What lines in the records below hold the string "then"? Please show them.

■ THE RECORDS
----------
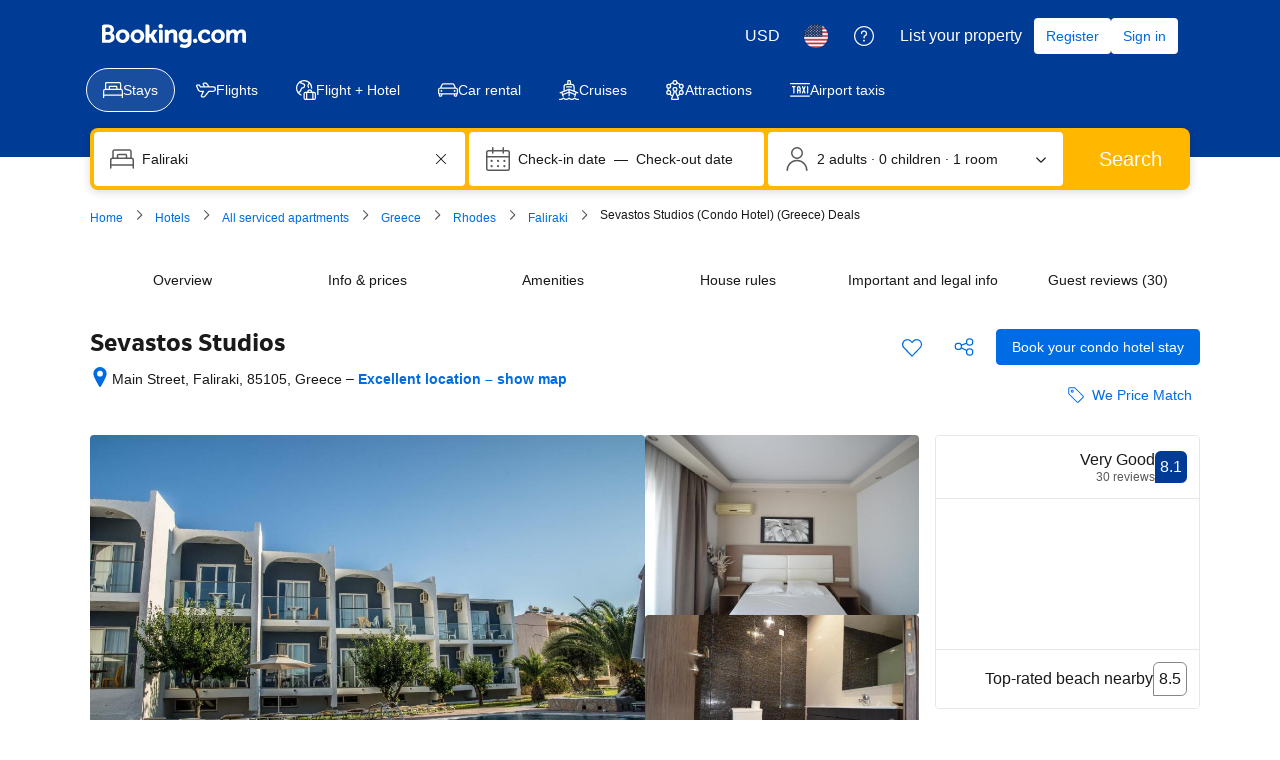

--- FILE ---
content_type: text/html; charset=UTF-8
request_url: https://www.booking.com/hotel/gr/sevastos.html
body_size: 1819
content:
<!DOCTYPE html>
<html lang="en">
<head>
    <meta charset="utf-8">
    <meta name="viewport" content="width=device-width, initial-scale=1">
    <title></title>
    <style>
        body {
            font-family: "Arial";
        }
    </style>
    <script type="text/javascript">
    window.awsWafCookieDomainList = ['booking.com'];
    window.gokuProps = {
"key":"AQIDAHjcYu/GjX+QlghicBgQ/7bFaQZ+m5FKCMDnO+vTbNg96AH8rhIMJ+z/0ZlnwNGCUsFTAAAAfjB8BgkqhkiG9w0BBwagbzBtAgEAMGgGCSqGSIb3DQEHATAeBglghkgBZQMEAS4wEQQM0xF1depSHZO07bzbAgEQgDtkDWjfu/iA1FFovrm1DbICsUAV04yfVyp7MT61DYp7EWM6jDnLUg9RkBp27QieKrX3EpH4gWzcP8WQoA==",
          "iv":"D5498AFTGQAAAU9G",
          "context":"odmN/4QzRAkZuPXqH33w2+/7CX+xQVNPMH6tCEhmxU7sosZcqawuiydBzybQaexIivSlWX8p9cEcfSTfCCc01h/jv20wZtFDwODFbvwrp8spnxOl9qjA60nZ5o5+H9oiW97h8p3EvtKdcS51Ov5U+7KtX357dJDuBrLSXcepahW5+ZCnQAIu8BWTCDYMGkFZT2x8vOqYQ2Ykt+BubQMtLg5Gdyc2eiXK08g5JaSEX8yIkEPRIAWcaVqmEBe7g9MJlKrq99IAF7nsTSjJ/mduMGl2hMv4i3AJyfSBM8ywL14VOQpF6UHCQt4JnZ+Ja1bipz6vedYkZoHIriLA4IVPvpiW0JPhf1y3drS9sC8B23DLpTacCpr+Rw=="
};
    </script>
    <script src="https://d8c14d4960ca.337f8b16.us-east-2.token.awswaf.com/d8c14d4960ca/a18a4859af9c/f81f84a03d17/challenge.js"></script>
</head>
<body>
    <div id="challenge-container"></div>
    <script type="text/javascript">
        AwsWafIntegration.saveReferrer();
        AwsWafIntegration.checkForceRefresh().then((forceRefresh) => {
            if (forceRefresh) {
                AwsWafIntegration.forceRefreshToken().then(() => {
                    window.location.reload(true);
                });
            } else {
                AwsWafIntegration.getToken().then(() => {
                    window.location.reload(true);
                });
            }
        });
    </script>
    <noscript>
        <h1>JavaScript is disabled</h1>
        In order to continue, we need to verify that you're not a robot.
        This requires JavaScript. Enable JavaScript and then reload the page.
    </noscript>
</body>
</html>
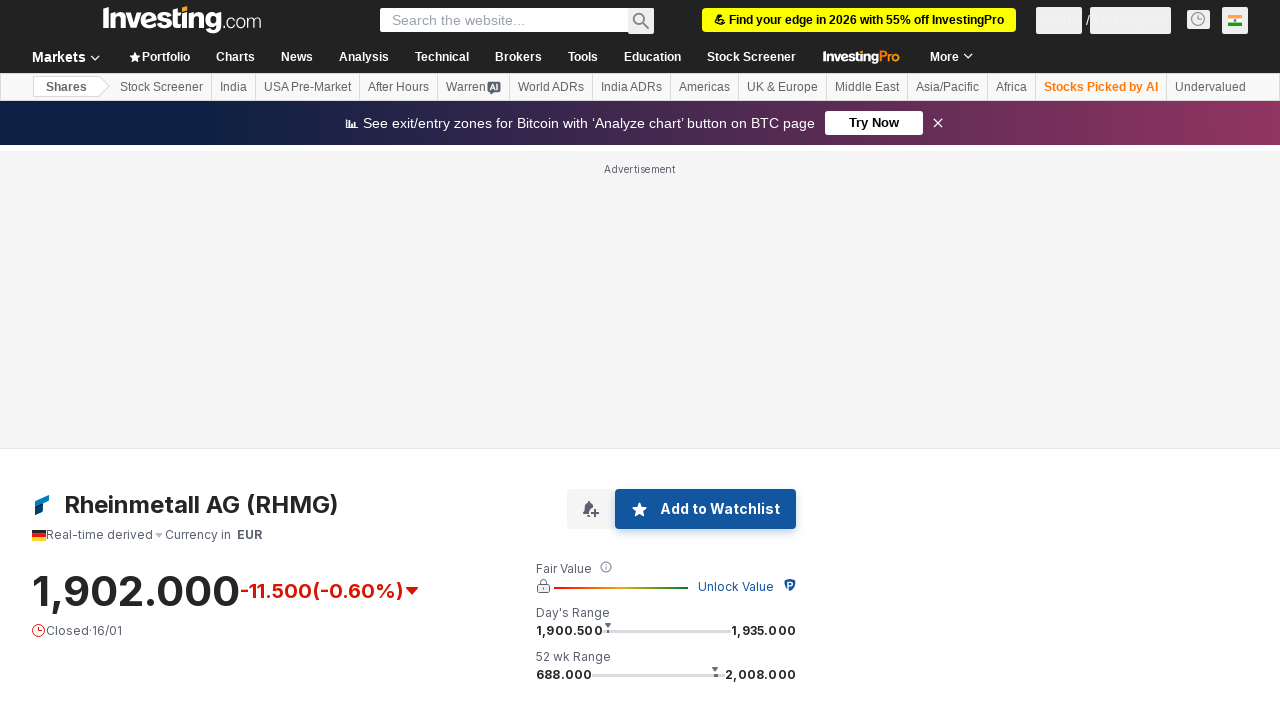

--- FILE ---
content_type: image/svg+xml
request_url: https://cdn.investing.com/entities-logos/8185600.svg
body_size: -210
content:
<svg xmlns="http://www.w3.org/2000/svg" version="1.2" viewBox="0 0 1095 1552"><path fill="#007ec1" d="M1094.7 15.3v307.5c0 76.1-31 133.7-74.9 154.4L597.1 665.9v540.6c0 68.7-40 103.2-70.3 118L20.8 1550c-10.7 4.7-20.8-3.5-20.8-13.5V562.8c0-37.5 19.6-90.9 99.6-126.4L1074.9 1.5c11.2-4.5 19.8 1.5 19.8 13.8z"/><path fill="#00406e" d="M0 1536.5v-513.9c.8-40.5 16.9-95.3 99.5-132-.1 0 497.6-224.7 497.6-224.7v540.6c0 68.7-40 103.2-70.3 118L20.8 1550c-10.7 4.7-20.8-3.5-20.8-13.5z"/><path fill="#000824" d="M0 1022.6c.8-40.5 16.9-95.3 99.5-132-.1 0 497.6-224.7 497.6-224.7v88.5L99.5 939.6C25.4 967.4.8 1021.4 0 1061.8z"/></svg>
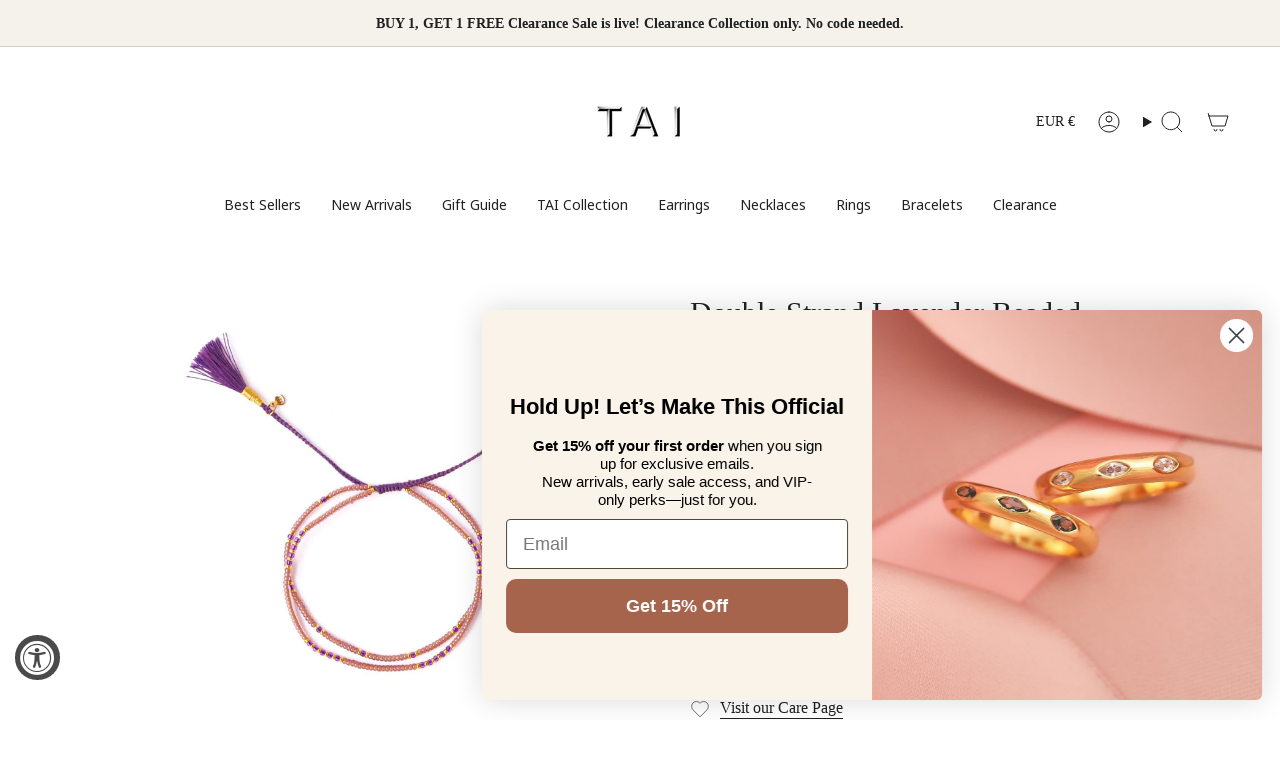

--- FILE ---
content_type: text/html; charset=utf-8
request_url: https://taijewelry.com/en-fr/products/copy-of-gold-disc-rainbow-beaded-bracelet?section_id=api-product-grid-item
body_size: 624
content:
<div id="shopify-section-api-product-grid-item" class="shopify-section">

<div data-api-content>
<div
    class="grid-item product-item  product-item--centered product-item--outer-text  "
    id="product-item--api-product-grid-item-1298175164542"
    data-grid-item
    
  >
    <div class="product-item__image" data-product-image>
      <a
        class="product-link"
        href="/en-fr/products/copy-of-gold-disc-rainbow-beaded-bracelet"
        aria-label="Double Strand Lavender Beaded Bracelet"
        data-product-link="/en-fr/products/copy-of-gold-disc-rainbow-beaded-bracelet"
      ><div class="product-item__bg" data-product-image-default><figure class="image-wrapper image-wrapper--cover lazy-image lazy-image--backfill is-loading" style="--aspect-ratio: 1;" data-aos="img-in"
  data-aos-delay="||itemAnimationDelay||"
  data-aos-duration="800"
  data-aos-anchor="||itemAnimationAnchor||"
  data-aos-easing="ease-out-quart"><img src="//taijewelry.com/cdn/shop/files/tai-jewelry-bracelet-double-strand-lavender-beaded-bracelet-3541020606590.jpg?crop=center&amp;height=1249&amp;v=1699053677&amp;width=1249" alt="TAI JEWELRY Bracelet Double Strand Lavender Beaded Bracelet" width="1249" height="1249" loading="eager" srcset="//taijewelry.com/cdn/shop/files/tai-jewelry-bracelet-double-strand-lavender-beaded-bracelet-3541020606590.jpg?v=1699053677&amp;width=136 136w, //taijewelry.com/cdn/shop/files/tai-jewelry-bracelet-double-strand-lavender-beaded-bracelet-3541020606590.jpg?v=1699053677&amp;width=160 160w, //taijewelry.com/cdn/shop/files/tai-jewelry-bracelet-double-strand-lavender-beaded-bracelet-3541020606590.jpg?v=1699053677&amp;width=180 180w, //taijewelry.com/cdn/shop/files/tai-jewelry-bracelet-double-strand-lavender-beaded-bracelet-3541020606590.jpg?v=1699053677&amp;width=220 220w, //taijewelry.com/cdn/shop/files/tai-jewelry-bracelet-double-strand-lavender-beaded-bracelet-3541020606590.jpg?v=1699053677&amp;width=254 254w, //taijewelry.com/cdn/shop/files/tai-jewelry-bracelet-double-strand-lavender-beaded-bracelet-3541020606590.jpg?v=1699053677&amp;width=284 284w, //taijewelry.com/cdn/shop/files/tai-jewelry-bracelet-double-strand-lavender-beaded-bracelet-3541020606590.jpg?v=1699053677&amp;width=292 292w, //taijewelry.com/cdn/shop/files/tai-jewelry-bracelet-double-strand-lavender-beaded-bracelet-3541020606590.jpg?v=1699053677&amp;width=320 320w, //taijewelry.com/cdn/shop/files/tai-jewelry-bracelet-double-strand-lavender-beaded-bracelet-3541020606590.jpg?v=1699053677&amp;width=480 480w, //taijewelry.com/cdn/shop/files/tai-jewelry-bracelet-double-strand-lavender-beaded-bracelet-3541020606590.jpg?v=1699053677&amp;width=528 528w, //taijewelry.com/cdn/shop/files/tai-jewelry-bracelet-double-strand-lavender-beaded-bracelet-3541020606590.jpg?v=1699053677&amp;width=640 640w, //taijewelry.com/cdn/shop/files/tai-jewelry-bracelet-double-strand-lavender-beaded-bracelet-3541020606590.jpg?v=1699053677&amp;width=720 720w, //taijewelry.com/cdn/shop/files/tai-jewelry-bracelet-double-strand-lavender-beaded-bracelet-3541020606590.jpg?v=1699053677&amp;width=960 960w, //taijewelry.com/cdn/shop/files/tai-jewelry-bracelet-double-strand-lavender-beaded-bracelet-3541020606590.jpg?v=1699053677&amp;width=1080 1080w" sizes="500px" fetchpriority="high" class=" is-loading ">
</figure>

&nbsp;</div></a>

      <div class="badge-box-container align--top-left body-medium"></div>
    </div>

    <div
      class="product-information"
      style="--swatch-size: var(--swatch-size-filters);"
      data-product-information
    >
      <div class="product-item__info body-medium">
        <a class="product-link" href="/en-fr/products/copy-of-gold-disc-rainbow-beaded-bracelet" data-product-link="/en-fr/products/copy-of-gold-disc-rainbow-beaded-bracelet">
          <p class="product-item__title">Double Strand Lavender Beaded Bracelet</p>

          <div class="product-item__price__holder"><div class="product-item__price" data-product-price>
<span class="price">
  
    <span class="new-price">
      
€60,95
</span>
    
  
</span>

</div>
          </div>
        </a></div>
    </div>
  </div></div></div>

--- FILE ---
content_type: text/json
request_url: https://conf.config-security.com/model
body_size: 85
content:
{"title":"recommendation AI model (keras)","structure":"release_id=0x5e:36:53:69:4f:6b:4a:35:43:3c:62:26:66:75:65:62:70:48:20:62:75:29:78:25:59:6d:71:54:79;keras;apyt8k61vdz4wg5i7e04hxuhwiq50rlp4ks7du37vq3hy0ad1h9479japrf0sdopib1fo04r","weights":"../weights/5e365369.h5","biases":"../biases/5e365369.h5"}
----------
■ FINAL ANSWER
        AwsWafIntegration.checkForceRefresh().then((forceRefresh) => {
                AwsWafIntegration.forceRefreshToken().then(() => {
                AwsWafIntegration.getToken().then(() => {
        This requires JavaScript. Enable JavaScript and then reload the page.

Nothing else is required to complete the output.